:: SOURCE EXCERPT ::
>> begin
Thursday, June 2, 2011

Part 9 -- Departures From The Intelligence Cycle (Let's Kill The Intelligence Cycle)


Other authors have proposed, however, radically different versions of the intelligence process, overthrowing old notions in an attempt to more accurately describe how intelligence is done in the real world.  

The first of these attempts, by longtime academic and former CIA officer, Arthur Hulnick, was the Intelligence Matrix.  Hulnick believed that intelligence was better described in terms of a matrix (see image below).  For Hulnick there were three main activities, parts of which, in many cases, occurred at the same time.  These three “pillars” were collection, production, and support and services.  Hulnick's model, while capturing more of the functions of intelligence, does not seem to provide much guidance on how to actually do intelligence.

Peter Pirolli and Stuart Card of the Palo Alto Research Center also attempted to re-define the intelligence process (see image below).  This re-definition has gained some traction outside of the intelligence community.  While much more complex than the cycle and typically perceived as a departure from it, Pirolli and Card's sensemaking loop is still both very sequential and very circular -- with all the limits that implies.
>> end
:: CHALLENGES ::
A - List every person named in the intelligence cycle post.
B - Reproduce the intelligence cycle post word for word, from "Part 9 -- Departures" down to "actually do intelligence.".
The material that comes next is separate and has no connection to the intelligence cycle post.

:: Dataset entries ::
>> begin
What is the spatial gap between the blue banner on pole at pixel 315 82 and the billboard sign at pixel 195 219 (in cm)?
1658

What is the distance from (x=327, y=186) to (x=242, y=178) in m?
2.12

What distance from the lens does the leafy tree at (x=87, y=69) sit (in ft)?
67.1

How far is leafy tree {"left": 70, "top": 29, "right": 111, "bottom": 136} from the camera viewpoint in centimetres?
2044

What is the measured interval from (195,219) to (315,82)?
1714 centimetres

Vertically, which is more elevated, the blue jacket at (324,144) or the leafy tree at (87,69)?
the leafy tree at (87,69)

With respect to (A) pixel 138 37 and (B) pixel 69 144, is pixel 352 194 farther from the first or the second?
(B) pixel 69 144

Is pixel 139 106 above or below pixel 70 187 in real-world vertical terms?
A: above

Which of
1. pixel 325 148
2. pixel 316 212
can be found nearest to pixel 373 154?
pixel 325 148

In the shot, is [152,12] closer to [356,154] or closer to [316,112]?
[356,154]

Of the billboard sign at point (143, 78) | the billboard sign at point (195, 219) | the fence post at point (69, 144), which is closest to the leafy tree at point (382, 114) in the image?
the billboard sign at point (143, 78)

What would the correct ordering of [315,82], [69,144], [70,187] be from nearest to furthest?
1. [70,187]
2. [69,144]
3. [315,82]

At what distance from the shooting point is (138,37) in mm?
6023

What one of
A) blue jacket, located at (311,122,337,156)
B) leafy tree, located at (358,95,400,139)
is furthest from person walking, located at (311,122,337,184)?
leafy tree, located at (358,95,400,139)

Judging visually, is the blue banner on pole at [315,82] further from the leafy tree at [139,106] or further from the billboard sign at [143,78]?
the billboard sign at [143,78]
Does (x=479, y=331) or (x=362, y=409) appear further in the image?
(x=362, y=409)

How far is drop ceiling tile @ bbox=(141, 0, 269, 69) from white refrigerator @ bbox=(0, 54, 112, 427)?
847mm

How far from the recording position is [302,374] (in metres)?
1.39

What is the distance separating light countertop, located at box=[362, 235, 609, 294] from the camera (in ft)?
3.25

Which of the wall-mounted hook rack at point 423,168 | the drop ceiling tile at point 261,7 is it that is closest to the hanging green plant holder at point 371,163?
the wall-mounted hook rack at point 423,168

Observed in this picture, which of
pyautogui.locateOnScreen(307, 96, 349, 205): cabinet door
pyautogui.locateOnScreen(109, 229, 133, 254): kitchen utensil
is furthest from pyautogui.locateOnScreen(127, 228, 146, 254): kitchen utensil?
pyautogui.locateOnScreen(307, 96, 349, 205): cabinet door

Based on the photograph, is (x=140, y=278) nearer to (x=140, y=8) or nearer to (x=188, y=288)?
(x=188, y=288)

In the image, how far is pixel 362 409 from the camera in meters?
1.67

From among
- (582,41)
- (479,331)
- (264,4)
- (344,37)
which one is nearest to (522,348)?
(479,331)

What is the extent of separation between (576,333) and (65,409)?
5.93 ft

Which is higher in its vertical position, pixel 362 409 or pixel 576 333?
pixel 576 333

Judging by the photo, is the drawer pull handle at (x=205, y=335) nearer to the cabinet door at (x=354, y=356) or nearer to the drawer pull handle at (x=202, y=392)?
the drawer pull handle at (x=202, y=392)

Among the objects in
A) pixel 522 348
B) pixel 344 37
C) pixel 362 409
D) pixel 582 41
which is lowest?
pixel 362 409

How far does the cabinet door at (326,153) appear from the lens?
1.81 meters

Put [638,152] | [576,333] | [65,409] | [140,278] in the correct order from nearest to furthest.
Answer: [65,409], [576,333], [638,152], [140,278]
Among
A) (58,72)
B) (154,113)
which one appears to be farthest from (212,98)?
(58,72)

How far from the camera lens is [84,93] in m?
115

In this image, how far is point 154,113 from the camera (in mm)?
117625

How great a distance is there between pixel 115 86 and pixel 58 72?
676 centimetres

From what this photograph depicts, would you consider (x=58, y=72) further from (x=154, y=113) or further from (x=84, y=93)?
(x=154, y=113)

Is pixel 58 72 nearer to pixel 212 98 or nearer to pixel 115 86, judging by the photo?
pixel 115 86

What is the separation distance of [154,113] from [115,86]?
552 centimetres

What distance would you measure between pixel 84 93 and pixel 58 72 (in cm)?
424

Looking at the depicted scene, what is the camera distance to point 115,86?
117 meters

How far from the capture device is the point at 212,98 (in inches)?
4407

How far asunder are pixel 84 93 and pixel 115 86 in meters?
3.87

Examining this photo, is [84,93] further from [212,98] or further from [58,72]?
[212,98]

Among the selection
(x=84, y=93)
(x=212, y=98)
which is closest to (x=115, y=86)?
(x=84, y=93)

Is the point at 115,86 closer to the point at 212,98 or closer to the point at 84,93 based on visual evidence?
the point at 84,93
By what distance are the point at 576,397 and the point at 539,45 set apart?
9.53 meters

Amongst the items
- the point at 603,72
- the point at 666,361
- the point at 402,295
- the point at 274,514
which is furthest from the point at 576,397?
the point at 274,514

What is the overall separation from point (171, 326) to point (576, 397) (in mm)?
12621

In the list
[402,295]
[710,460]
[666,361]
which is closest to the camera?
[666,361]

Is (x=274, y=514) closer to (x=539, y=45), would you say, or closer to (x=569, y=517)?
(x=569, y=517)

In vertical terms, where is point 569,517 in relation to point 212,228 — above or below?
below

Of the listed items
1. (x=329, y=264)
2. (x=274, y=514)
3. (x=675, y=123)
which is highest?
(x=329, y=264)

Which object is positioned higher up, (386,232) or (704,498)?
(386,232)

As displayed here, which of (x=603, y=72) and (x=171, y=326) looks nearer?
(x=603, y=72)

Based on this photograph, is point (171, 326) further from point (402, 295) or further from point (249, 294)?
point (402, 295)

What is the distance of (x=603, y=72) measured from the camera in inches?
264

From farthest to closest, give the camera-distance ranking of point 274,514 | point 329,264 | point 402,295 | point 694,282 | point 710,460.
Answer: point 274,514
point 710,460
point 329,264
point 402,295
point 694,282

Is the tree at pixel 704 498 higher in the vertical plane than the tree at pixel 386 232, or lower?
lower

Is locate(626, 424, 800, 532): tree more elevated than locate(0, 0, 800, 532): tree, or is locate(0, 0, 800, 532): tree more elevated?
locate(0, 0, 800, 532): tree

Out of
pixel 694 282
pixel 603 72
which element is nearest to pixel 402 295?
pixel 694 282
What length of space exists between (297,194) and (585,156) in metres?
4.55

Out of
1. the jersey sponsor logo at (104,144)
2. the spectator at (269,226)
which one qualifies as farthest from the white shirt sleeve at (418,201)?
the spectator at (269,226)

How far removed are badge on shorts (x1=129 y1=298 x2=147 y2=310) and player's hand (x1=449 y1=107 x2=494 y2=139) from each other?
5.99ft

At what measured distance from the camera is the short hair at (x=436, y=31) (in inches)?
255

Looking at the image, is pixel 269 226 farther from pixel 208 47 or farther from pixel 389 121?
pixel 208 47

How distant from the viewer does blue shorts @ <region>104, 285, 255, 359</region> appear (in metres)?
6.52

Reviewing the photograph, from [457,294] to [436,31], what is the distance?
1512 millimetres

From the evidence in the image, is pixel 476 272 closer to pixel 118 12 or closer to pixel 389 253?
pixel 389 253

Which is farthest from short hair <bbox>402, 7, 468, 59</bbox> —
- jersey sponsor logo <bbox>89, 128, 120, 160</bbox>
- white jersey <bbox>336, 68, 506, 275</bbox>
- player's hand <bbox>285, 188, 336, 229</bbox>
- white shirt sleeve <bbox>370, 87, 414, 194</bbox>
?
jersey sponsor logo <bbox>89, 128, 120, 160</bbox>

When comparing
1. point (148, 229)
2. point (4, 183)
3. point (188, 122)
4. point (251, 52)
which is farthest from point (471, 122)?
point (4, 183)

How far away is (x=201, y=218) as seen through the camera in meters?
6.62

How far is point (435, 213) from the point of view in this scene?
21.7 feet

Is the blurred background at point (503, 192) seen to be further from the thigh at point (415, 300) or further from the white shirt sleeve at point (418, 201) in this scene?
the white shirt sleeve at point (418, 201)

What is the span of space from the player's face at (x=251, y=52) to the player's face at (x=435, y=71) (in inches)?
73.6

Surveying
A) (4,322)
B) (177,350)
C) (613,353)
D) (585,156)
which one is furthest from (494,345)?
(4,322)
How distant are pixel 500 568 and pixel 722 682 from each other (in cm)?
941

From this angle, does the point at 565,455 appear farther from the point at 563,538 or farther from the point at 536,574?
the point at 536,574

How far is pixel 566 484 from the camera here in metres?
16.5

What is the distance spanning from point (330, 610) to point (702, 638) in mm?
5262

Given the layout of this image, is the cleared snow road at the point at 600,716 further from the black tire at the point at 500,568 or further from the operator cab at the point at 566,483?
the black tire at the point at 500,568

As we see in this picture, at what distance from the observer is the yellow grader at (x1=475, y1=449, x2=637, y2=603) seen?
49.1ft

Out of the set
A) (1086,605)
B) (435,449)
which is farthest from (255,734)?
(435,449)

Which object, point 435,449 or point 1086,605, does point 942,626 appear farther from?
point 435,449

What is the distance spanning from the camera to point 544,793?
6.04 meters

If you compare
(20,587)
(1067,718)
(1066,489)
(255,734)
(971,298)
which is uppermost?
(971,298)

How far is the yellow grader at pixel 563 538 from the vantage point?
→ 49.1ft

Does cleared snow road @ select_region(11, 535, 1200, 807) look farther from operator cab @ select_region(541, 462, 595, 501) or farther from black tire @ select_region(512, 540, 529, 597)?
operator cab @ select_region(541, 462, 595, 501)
>> end
:: ANSWER LIST ::
A - Arthur Hulnick, Peter Pirolli, Stuart Card

B -
Part 9 -- Departures From The Intelligence Cycle (Let's Kill The Intelligence Cycle)


Other authors have proposed, however, radically different versions of the intelligence process, overthrowing old notions in an attempt to more accurately describe how intelligence is done in the real world.  

The first of these attempts, by longtime academic and former CIA officer, Arthur Hulnick, was the Intelligence Matrix.  Hulnick believed that intelligence was better described in terms of a matrix (see image below).  For Hulnick there were three main activities, parts of which, in many cases, occurred at the same time.  These three “pillars” were collection, production, and support and services.  Hulnick's model, while capturing more of the functions of intelligence, does not seem to provide much guidance on how to actually do intelligence.